### Passage shown
━━━━━━━━
Cody now moves to dismiss Ms. Falsetti's counterclaims and to strike her affirmative defenses pursuant to Federal Rules of Civil Procedure 12(b)(6) and 8. (See Dkt. No. 19.)
Discussion
I. Motion to Dismiss Counterclaims
Under Federal Rule of Civil Procedure 12(b)(6), the Court may dismiss a counterclaim for "failure to state a claim upon which relief can be granted." In ruling on a motion to dismiss, the Court must accept all well-pleaded allegations of material fact as true and draw all reasonable inferences in favor of the non-movant. Wyler Summit P'ship v. Turner Broad. Sys., Inc., 135 F.3d 658, 661 (9th Cir. 1998).
The TLRA was not attached to the Complaint. (See Dkt. No. 1.) In general, the Court may not consider materials beyond the pleadings in ruling on a Rule 12(b)(6) motion without converting it into a Rule 56 motion for summary judgment. See Lee v. City of Los Angeles, 250 F.3d 668, 688 (9th Cir. 2001). However, even where a document is not physically attached to the complaint, it may be considered as part of a motion to dismiss where (1) its authenticity is not contested and the plaintiff's complaint necessarily relies upon the document, or (2) it is subject to judicial notice. Id. at 688. As the authenticity of the TLRA appears to be uncontested, and both parties have relied upon the TLRA by asserting claims for breach of contract, the Court will consider it as part of the motion to dismiss.
A. Breach of Contract
Ms. Falsetti claims that Cody's use of the Falsetti Content leading up to its acquisition by ALO breached the TLRA. (Dkt. No. 16 at 11.) In particular, Ms. Falsetti claims Cody "was fully aware of ALO's brand and reputation for selling and promoting apparel for only slender-bodied people," and that its sale of its assets, including the Falsetti Content, to ALO harmed her reputation. (Id. at 8, 11.)
By its terms, the TLRA granted Cody and its affiliates broad rights to use and promote the Falsetti Content without seeking Ms. Falsetti's "prior inspection or approval." (See Dkt. No. 19-1; § 4.) The only limitation was that Cody not use the Falsetti Content "in a manner intended to harm her reputation." (Id. at § 1(b).) Ms. Falsetti has not pleaded nor identified any facts from which intent to harm her reputation could be inferred.
Ms. Falsetti's counterclaim states merely that "[t]he apparent affiliation between Falsetti and ALO caused an uproar in the yoga community especially among Falsetti's large-bodied followers who believed she was now affiliated with ALO, a body shaming company." (Dkt. No. 16 at 11.) Even taken as true, Ms. Falsetti's claims that "Cody was aware that giving her Content to ALO . . . would be detrimental to Falsetti's reputation," and that its actions "were not inadvertent or mistake" (Dkt. No. 20 at 7) would not give rise to a claim for breach of contract.
━━━━━━━━
### Problems and tasks
• a. Answer these questions about the court ruling excerpt, one per line:
(i) Under which Federal Rules of Civil Procedure does Cody move to dismiss the counterclaims and strike the affirmative defenses?
(ii) In what year was Lee v. City of Los Angeles decided?
(iii) What was the only limitation the TLRA placed on Cody's use of the Falsetti Content?
• b. Quote the court ruling excerpt between "A. Breach of" and "(Id. at 8, 11.)", inclusive.

(Stored data entries)
━━━━━━━━
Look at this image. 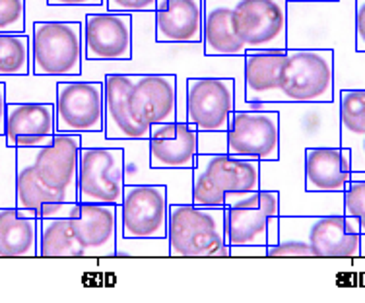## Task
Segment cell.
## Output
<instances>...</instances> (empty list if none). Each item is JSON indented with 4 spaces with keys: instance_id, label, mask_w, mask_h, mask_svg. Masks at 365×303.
Instances as JSON below:
<instances>
[{
    "instance_id": "obj_1",
    "label": "cell",
    "mask_w": 365,
    "mask_h": 303,
    "mask_svg": "<svg viewBox=\"0 0 365 303\" xmlns=\"http://www.w3.org/2000/svg\"><path fill=\"white\" fill-rule=\"evenodd\" d=\"M106 140H148L152 127L177 120L175 74H107Z\"/></svg>"
},
{
    "instance_id": "obj_2",
    "label": "cell",
    "mask_w": 365,
    "mask_h": 303,
    "mask_svg": "<svg viewBox=\"0 0 365 303\" xmlns=\"http://www.w3.org/2000/svg\"><path fill=\"white\" fill-rule=\"evenodd\" d=\"M80 206L78 218L39 220L37 257H117V205Z\"/></svg>"
},
{
    "instance_id": "obj_3",
    "label": "cell",
    "mask_w": 365,
    "mask_h": 303,
    "mask_svg": "<svg viewBox=\"0 0 365 303\" xmlns=\"http://www.w3.org/2000/svg\"><path fill=\"white\" fill-rule=\"evenodd\" d=\"M262 189V163L227 152H198L190 175V202L206 208H224L225 195Z\"/></svg>"
},
{
    "instance_id": "obj_4",
    "label": "cell",
    "mask_w": 365,
    "mask_h": 303,
    "mask_svg": "<svg viewBox=\"0 0 365 303\" xmlns=\"http://www.w3.org/2000/svg\"><path fill=\"white\" fill-rule=\"evenodd\" d=\"M334 49L288 47L280 71L282 103H330L336 98Z\"/></svg>"
},
{
    "instance_id": "obj_5",
    "label": "cell",
    "mask_w": 365,
    "mask_h": 303,
    "mask_svg": "<svg viewBox=\"0 0 365 303\" xmlns=\"http://www.w3.org/2000/svg\"><path fill=\"white\" fill-rule=\"evenodd\" d=\"M28 36L34 76L74 78L82 74V20H37Z\"/></svg>"
},
{
    "instance_id": "obj_6",
    "label": "cell",
    "mask_w": 365,
    "mask_h": 303,
    "mask_svg": "<svg viewBox=\"0 0 365 303\" xmlns=\"http://www.w3.org/2000/svg\"><path fill=\"white\" fill-rule=\"evenodd\" d=\"M280 241H299L313 249L315 257H361L359 222L344 214L280 216Z\"/></svg>"
},
{
    "instance_id": "obj_7",
    "label": "cell",
    "mask_w": 365,
    "mask_h": 303,
    "mask_svg": "<svg viewBox=\"0 0 365 303\" xmlns=\"http://www.w3.org/2000/svg\"><path fill=\"white\" fill-rule=\"evenodd\" d=\"M225 152L260 163L280 162L282 120L274 103H245L235 109L225 133Z\"/></svg>"
},
{
    "instance_id": "obj_8",
    "label": "cell",
    "mask_w": 365,
    "mask_h": 303,
    "mask_svg": "<svg viewBox=\"0 0 365 303\" xmlns=\"http://www.w3.org/2000/svg\"><path fill=\"white\" fill-rule=\"evenodd\" d=\"M169 257H212L225 243V210L192 202H171Z\"/></svg>"
},
{
    "instance_id": "obj_9",
    "label": "cell",
    "mask_w": 365,
    "mask_h": 303,
    "mask_svg": "<svg viewBox=\"0 0 365 303\" xmlns=\"http://www.w3.org/2000/svg\"><path fill=\"white\" fill-rule=\"evenodd\" d=\"M169 189L165 185H125L117 206V235L125 240H168Z\"/></svg>"
},
{
    "instance_id": "obj_10",
    "label": "cell",
    "mask_w": 365,
    "mask_h": 303,
    "mask_svg": "<svg viewBox=\"0 0 365 303\" xmlns=\"http://www.w3.org/2000/svg\"><path fill=\"white\" fill-rule=\"evenodd\" d=\"M232 20L233 31L247 51L288 49V0H235Z\"/></svg>"
},
{
    "instance_id": "obj_11",
    "label": "cell",
    "mask_w": 365,
    "mask_h": 303,
    "mask_svg": "<svg viewBox=\"0 0 365 303\" xmlns=\"http://www.w3.org/2000/svg\"><path fill=\"white\" fill-rule=\"evenodd\" d=\"M127 158L123 146H82L78 160V202L117 205L125 192Z\"/></svg>"
},
{
    "instance_id": "obj_12",
    "label": "cell",
    "mask_w": 365,
    "mask_h": 303,
    "mask_svg": "<svg viewBox=\"0 0 365 303\" xmlns=\"http://www.w3.org/2000/svg\"><path fill=\"white\" fill-rule=\"evenodd\" d=\"M280 190L225 195V243L230 247L267 245L268 220L280 216Z\"/></svg>"
},
{
    "instance_id": "obj_13",
    "label": "cell",
    "mask_w": 365,
    "mask_h": 303,
    "mask_svg": "<svg viewBox=\"0 0 365 303\" xmlns=\"http://www.w3.org/2000/svg\"><path fill=\"white\" fill-rule=\"evenodd\" d=\"M237 109L233 78H189L185 84L187 123L198 133H227Z\"/></svg>"
},
{
    "instance_id": "obj_14",
    "label": "cell",
    "mask_w": 365,
    "mask_h": 303,
    "mask_svg": "<svg viewBox=\"0 0 365 303\" xmlns=\"http://www.w3.org/2000/svg\"><path fill=\"white\" fill-rule=\"evenodd\" d=\"M56 133L99 134L106 128V92L101 82L56 80Z\"/></svg>"
},
{
    "instance_id": "obj_15",
    "label": "cell",
    "mask_w": 365,
    "mask_h": 303,
    "mask_svg": "<svg viewBox=\"0 0 365 303\" xmlns=\"http://www.w3.org/2000/svg\"><path fill=\"white\" fill-rule=\"evenodd\" d=\"M82 134L55 133L49 146L34 148L37 179L56 202H78V160Z\"/></svg>"
},
{
    "instance_id": "obj_16",
    "label": "cell",
    "mask_w": 365,
    "mask_h": 303,
    "mask_svg": "<svg viewBox=\"0 0 365 303\" xmlns=\"http://www.w3.org/2000/svg\"><path fill=\"white\" fill-rule=\"evenodd\" d=\"M84 61H130L134 55L133 14L90 12L82 20Z\"/></svg>"
},
{
    "instance_id": "obj_17",
    "label": "cell",
    "mask_w": 365,
    "mask_h": 303,
    "mask_svg": "<svg viewBox=\"0 0 365 303\" xmlns=\"http://www.w3.org/2000/svg\"><path fill=\"white\" fill-rule=\"evenodd\" d=\"M56 133L55 103L51 101H14L6 107L4 138L12 148L49 146Z\"/></svg>"
},
{
    "instance_id": "obj_18",
    "label": "cell",
    "mask_w": 365,
    "mask_h": 303,
    "mask_svg": "<svg viewBox=\"0 0 365 303\" xmlns=\"http://www.w3.org/2000/svg\"><path fill=\"white\" fill-rule=\"evenodd\" d=\"M351 181V152L344 146L303 150V187L317 195H342Z\"/></svg>"
},
{
    "instance_id": "obj_19",
    "label": "cell",
    "mask_w": 365,
    "mask_h": 303,
    "mask_svg": "<svg viewBox=\"0 0 365 303\" xmlns=\"http://www.w3.org/2000/svg\"><path fill=\"white\" fill-rule=\"evenodd\" d=\"M155 41L202 45L204 0H158Z\"/></svg>"
},
{
    "instance_id": "obj_20",
    "label": "cell",
    "mask_w": 365,
    "mask_h": 303,
    "mask_svg": "<svg viewBox=\"0 0 365 303\" xmlns=\"http://www.w3.org/2000/svg\"><path fill=\"white\" fill-rule=\"evenodd\" d=\"M284 57L286 51H247L243 57V106L282 103L280 71Z\"/></svg>"
},
{
    "instance_id": "obj_21",
    "label": "cell",
    "mask_w": 365,
    "mask_h": 303,
    "mask_svg": "<svg viewBox=\"0 0 365 303\" xmlns=\"http://www.w3.org/2000/svg\"><path fill=\"white\" fill-rule=\"evenodd\" d=\"M235 0H204L202 51L206 57H245L247 49L233 31Z\"/></svg>"
},
{
    "instance_id": "obj_22",
    "label": "cell",
    "mask_w": 365,
    "mask_h": 303,
    "mask_svg": "<svg viewBox=\"0 0 365 303\" xmlns=\"http://www.w3.org/2000/svg\"><path fill=\"white\" fill-rule=\"evenodd\" d=\"M198 155V130L187 120H177L175 136H150L148 163L150 170H192Z\"/></svg>"
},
{
    "instance_id": "obj_23",
    "label": "cell",
    "mask_w": 365,
    "mask_h": 303,
    "mask_svg": "<svg viewBox=\"0 0 365 303\" xmlns=\"http://www.w3.org/2000/svg\"><path fill=\"white\" fill-rule=\"evenodd\" d=\"M39 220L21 216L16 206H0V257H37Z\"/></svg>"
},
{
    "instance_id": "obj_24",
    "label": "cell",
    "mask_w": 365,
    "mask_h": 303,
    "mask_svg": "<svg viewBox=\"0 0 365 303\" xmlns=\"http://www.w3.org/2000/svg\"><path fill=\"white\" fill-rule=\"evenodd\" d=\"M336 98L340 142L365 136V88L338 90Z\"/></svg>"
},
{
    "instance_id": "obj_25",
    "label": "cell",
    "mask_w": 365,
    "mask_h": 303,
    "mask_svg": "<svg viewBox=\"0 0 365 303\" xmlns=\"http://www.w3.org/2000/svg\"><path fill=\"white\" fill-rule=\"evenodd\" d=\"M28 74H31L28 34H0V78Z\"/></svg>"
},
{
    "instance_id": "obj_26",
    "label": "cell",
    "mask_w": 365,
    "mask_h": 303,
    "mask_svg": "<svg viewBox=\"0 0 365 303\" xmlns=\"http://www.w3.org/2000/svg\"><path fill=\"white\" fill-rule=\"evenodd\" d=\"M342 214L359 222V232L365 235V179H351L342 192Z\"/></svg>"
},
{
    "instance_id": "obj_27",
    "label": "cell",
    "mask_w": 365,
    "mask_h": 303,
    "mask_svg": "<svg viewBox=\"0 0 365 303\" xmlns=\"http://www.w3.org/2000/svg\"><path fill=\"white\" fill-rule=\"evenodd\" d=\"M26 31V0H0V34Z\"/></svg>"
},
{
    "instance_id": "obj_28",
    "label": "cell",
    "mask_w": 365,
    "mask_h": 303,
    "mask_svg": "<svg viewBox=\"0 0 365 303\" xmlns=\"http://www.w3.org/2000/svg\"><path fill=\"white\" fill-rule=\"evenodd\" d=\"M36 218H78L82 206L80 202H45L36 208Z\"/></svg>"
},
{
    "instance_id": "obj_29",
    "label": "cell",
    "mask_w": 365,
    "mask_h": 303,
    "mask_svg": "<svg viewBox=\"0 0 365 303\" xmlns=\"http://www.w3.org/2000/svg\"><path fill=\"white\" fill-rule=\"evenodd\" d=\"M267 257H315L313 249L299 241H278L276 245H267Z\"/></svg>"
},
{
    "instance_id": "obj_30",
    "label": "cell",
    "mask_w": 365,
    "mask_h": 303,
    "mask_svg": "<svg viewBox=\"0 0 365 303\" xmlns=\"http://www.w3.org/2000/svg\"><path fill=\"white\" fill-rule=\"evenodd\" d=\"M158 0H106V8L109 12H155Z\"/></svg>"
},
{
    "instance_id": "obj_31",
    "label": "cell",
    "mask_w": 365,
    "mask_h": 303,
    "mask_svg": "<svg viewBox=\"0 0 365 303\" xmlns=\"http://www.w3.org/2000/svg\"><path fill=\"white\" fill-rule=\"evenodd\" d=\"M354 51L365 55V0H354Z\"/></svg>"
},
{
    "instance_id": "obj_32",
    "label": "cell",
    "mask_w": 365,
    "mask_h": 303,
    "mask_svg": "<svg viewBox=\"0 0 365 303\" xmlns=\"http://www.w3.org/2000/svg\"><path fill=\"white\" fill-rule=\"evenodd\" d=\"M340 146L350 148L351 171L365 173V136H358V138H350V140L340 142Z\"/></svg>"
},
{
    "instance_id": "obj_33",
    "label": "cell",
    "mask_w": 365,
    "mask_h": 303,
    "mask_svg": "<svg viewBox=\"0 0 365 303\" xmlns=\"http://www.w3.org/2000/svg\"><path fill=\"white\" fill-rule=\"evenodd\" d=\"M49 8H96L107 10L106 0H45Z\"/></svg>"
},
{
    "instance_id": "obj_34",
    "label": "cell",
    "mask_w": 365,
    "mask_h": 303,
    "mask_svg": "<svg viewBox=\"0 0 365 303\" xmlns=\"http://www.w3.org/2000/svg\"><path fill=\"white\" fill-rule=\"evenodd\" d=\"M6 84H4V80L0 78V136H4V127H6Z\"/></svg>"
},
{
    "instance_id": "obj_35",
    "label": "cell",
    "mask_w": 365,
    "mask_h": 303,
    "mask_svg": "<svg viewBox=\"0 0 365 303\" xmlns=\"http://www.w3.org/2000/svg\"><path fill=\"white\" fill-rule=\"evenodd\" d=\"M280 241V216H272L268 220V243L267 245H276Z\"/></svg>"
},
{
    "instance_id": "obj_36",
    "label": "cell",
    "mask_w": 365,
    "mask_h": 303,
    "mask_svg": "<svg viewBox=\"0 0 365 303\" xmlns=\"http://www.w3.org/2000/svg\"><path fill=\"white\" fill-rule=\"evenodd\" d=\"M292 4H336L340 0H288Z\"/></svg>"
},
{
    "instance_id": "obj_37",
    "label": "cell",
    "mask_w": 365,
    "mask_h": 303,
    "mask_svg": "<svg viewBox=\"0 0 365 303\" xmlns=\"http://www.w3.org/2000/svg\"><path fill=\"white\" fill-rule=\"evenodd\" d=\"M214 259L216 257H232V247L227 245V243H224V245H220L216 251H214V255H212Z\"/></svg>"
},
{
    "instance_id": "obj_38",
    "label": "cell",
    "mask_w": 365,
    "mask_h": 303,
    "mask_svg": "<svg viewBox=\"0 0 365 303\" xmlns=\"http://www.w3.org/2000/svg\"><path fill=\"white\" fill-rule=\"evenodd\" d=\"M361 255H365V235H361Z\"/></svg>"
}]
</instances>
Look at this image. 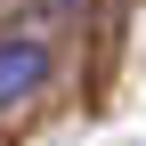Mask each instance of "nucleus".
Wrapping results in <instances>:
<instances>
[{
  "instance_id": "nucleus-1",
  "label": "nucleus",
  "mask_w": 146,
  "mask_h": 146,
  "mask_svg": "<svg viewBox=\"0 0 146 146\" xmlns=\"http://www.w3.org/2000/svg\"><path fill=\"white\" fill-rule=\"evenodd\" d=\"M41 81H49V41H33V33H0V114L25 106Z\"/></svg>"
},
{
  "instance_id": "nucleus-2",
  "label": "nucleus",
  "mask_w": 146,
  "mask_h": 146,
  "mask_svg": "<svg viewBox=\"0 0 146 146\" xmlns=\"http://www.w3.org/2000/svg\"><path fill=\"white\" fill-rule=\"evenodd\" d=\"M41 8H49V16H81L89 0H41Z\"/></svg>"
}]
</instances>
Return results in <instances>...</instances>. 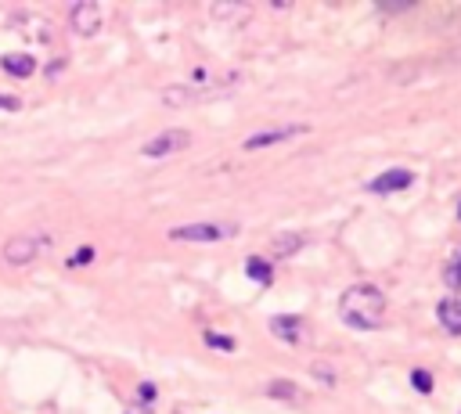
━━━━━━━━
### Solved problems
• a.
(i) Rules 12(b)(6) and 8.
(ii) 2001.
(iii) Cody could not use the Falsetti Content "in a manner intended to harm her reputation."

• b.
A. Breach of Contract
Ms. Falsetti claims that Cody's use of the Falsetti Content leading up to its acquisition by ALO breached the TLRA. (Dkt. No. 16 at 11.) In particular, Ms. Falsetti claims Cody "was fully aware of ALO's brand and reputation for selling and promoting apparel for only slender-bodied people," and that its sale of its assets, including the Falsetti Content, to ALO harmed her reputation. (Id. at 8, 11.)